All the waters of the world are one. It's no wonder, really, that gliding back and forth through this self-contained chemical bath makes him think of the beach, of the Channel, of Martian canals, of things that live and die in amniotic flasks and of brushing tears from Scully's cheek in a long, bright hallway. That last one shoots his breathing all to hell and he has to revert to breast and finish the length with his head out of the water, gasping awkwardly.

He glides to a stop against the wall and just hangs there, breathing. It's fine. Scully's fine. We're all fine here now, thank you.

Thinking about upsetting things while underwater is an even worse idea than laughing.

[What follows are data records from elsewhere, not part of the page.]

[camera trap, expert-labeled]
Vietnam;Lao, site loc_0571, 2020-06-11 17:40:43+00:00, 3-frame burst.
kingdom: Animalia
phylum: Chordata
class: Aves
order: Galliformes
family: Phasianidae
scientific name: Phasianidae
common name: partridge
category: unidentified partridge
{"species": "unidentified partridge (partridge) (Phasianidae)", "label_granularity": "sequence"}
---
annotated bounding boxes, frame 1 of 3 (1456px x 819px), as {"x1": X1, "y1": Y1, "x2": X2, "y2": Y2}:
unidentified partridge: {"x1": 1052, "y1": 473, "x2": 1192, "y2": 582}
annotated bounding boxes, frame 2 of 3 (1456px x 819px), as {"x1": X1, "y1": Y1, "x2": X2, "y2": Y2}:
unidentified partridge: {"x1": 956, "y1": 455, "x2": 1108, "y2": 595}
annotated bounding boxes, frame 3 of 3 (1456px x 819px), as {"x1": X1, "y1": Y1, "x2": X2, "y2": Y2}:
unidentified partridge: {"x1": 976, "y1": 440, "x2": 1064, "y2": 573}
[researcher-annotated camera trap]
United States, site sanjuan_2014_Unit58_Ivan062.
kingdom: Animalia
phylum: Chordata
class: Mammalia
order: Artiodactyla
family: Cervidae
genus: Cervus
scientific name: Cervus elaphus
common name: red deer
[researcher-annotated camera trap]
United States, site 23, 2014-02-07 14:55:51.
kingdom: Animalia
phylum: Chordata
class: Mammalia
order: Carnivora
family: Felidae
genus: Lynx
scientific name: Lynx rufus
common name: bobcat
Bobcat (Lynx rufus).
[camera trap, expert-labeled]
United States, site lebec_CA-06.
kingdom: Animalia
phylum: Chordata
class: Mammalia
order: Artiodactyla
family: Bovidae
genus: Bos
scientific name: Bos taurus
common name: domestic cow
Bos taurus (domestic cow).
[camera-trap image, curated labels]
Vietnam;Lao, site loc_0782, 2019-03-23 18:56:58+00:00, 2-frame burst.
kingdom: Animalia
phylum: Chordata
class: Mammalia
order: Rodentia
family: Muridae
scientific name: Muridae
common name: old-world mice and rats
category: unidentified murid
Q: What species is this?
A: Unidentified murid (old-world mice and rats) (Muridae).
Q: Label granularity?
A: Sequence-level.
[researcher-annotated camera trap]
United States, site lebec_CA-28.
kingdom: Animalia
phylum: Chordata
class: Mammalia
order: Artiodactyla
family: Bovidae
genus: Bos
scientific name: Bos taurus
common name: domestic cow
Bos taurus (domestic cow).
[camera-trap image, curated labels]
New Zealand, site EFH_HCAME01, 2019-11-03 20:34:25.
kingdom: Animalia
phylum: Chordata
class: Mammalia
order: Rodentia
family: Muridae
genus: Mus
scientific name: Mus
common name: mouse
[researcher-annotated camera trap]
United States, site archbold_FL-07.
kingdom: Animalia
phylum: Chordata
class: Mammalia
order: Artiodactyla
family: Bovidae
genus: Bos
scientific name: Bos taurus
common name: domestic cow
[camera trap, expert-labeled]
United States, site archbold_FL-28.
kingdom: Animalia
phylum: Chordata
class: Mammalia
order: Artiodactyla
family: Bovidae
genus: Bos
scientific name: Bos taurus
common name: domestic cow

It doesn't seem right that human beings are made of water but can't breathe it in. It's a foolish oversight of evolution, like the low incidence of human telepathy; everything would be so much easier if he could just take the thoughts from his head and share them with someone else when he needed them to understand.

R.E.M. are crooning over the loudspeakers: "Everybody Hurts." Thank you, Michael Stipe. He turns to survey the deck and eyes his blue towel lying crumpled on a nearby bench. He could get out. But no, he hasn't made his goal yet, and anyway he hates to end on a bad length.

So — backstroke? It's his least favorite, but he's a completist. He gazes up at the fringe of flags while subtracting in his head. The aborted butterfly brought him to 52, so he's got, hmmm… 12 lengths to go. Six trips down and back. Six hundred meters.

"Ah, screw it," he decides, and pushes off for another set of breast.

Fifty-three, 54, and the rhythm is perfect, the kick and the pull flowing seamlessly one from the other. He imagines his watery insides straining against the impermeable barrier of skin, trying to merge with the water that surrounds him — like calling to like, so close and yet so far away, their mingling impossible except by final and cataclysmic dissolution. For a crystalline moment his mind goes utterly clear and there's no him anymore, just two bodies of water united in motion.

The Vineyard. He is eight years old and a sea creature at play, gamboling in the sun-soaked breakers under the cliffs. He doesn't speak the same language as the people up in the air, so when one calls to him from the shore — Fox, it's time to come in now! — he ignores the foreign words and slips back down to his aquatic habitat. This is his home, his element, this half-lit, changeable realm that moves him and moves with him. He trails a hand in front of him and feels the ocean between his fingers like invisible strings, like magic. He likes the way the salt tastes. The sunbeams as they sift down to illuminate his secret world are the most beautiful things he's ever seen. The treasures of the deep are his to seek and to find. He follows where the currents lead.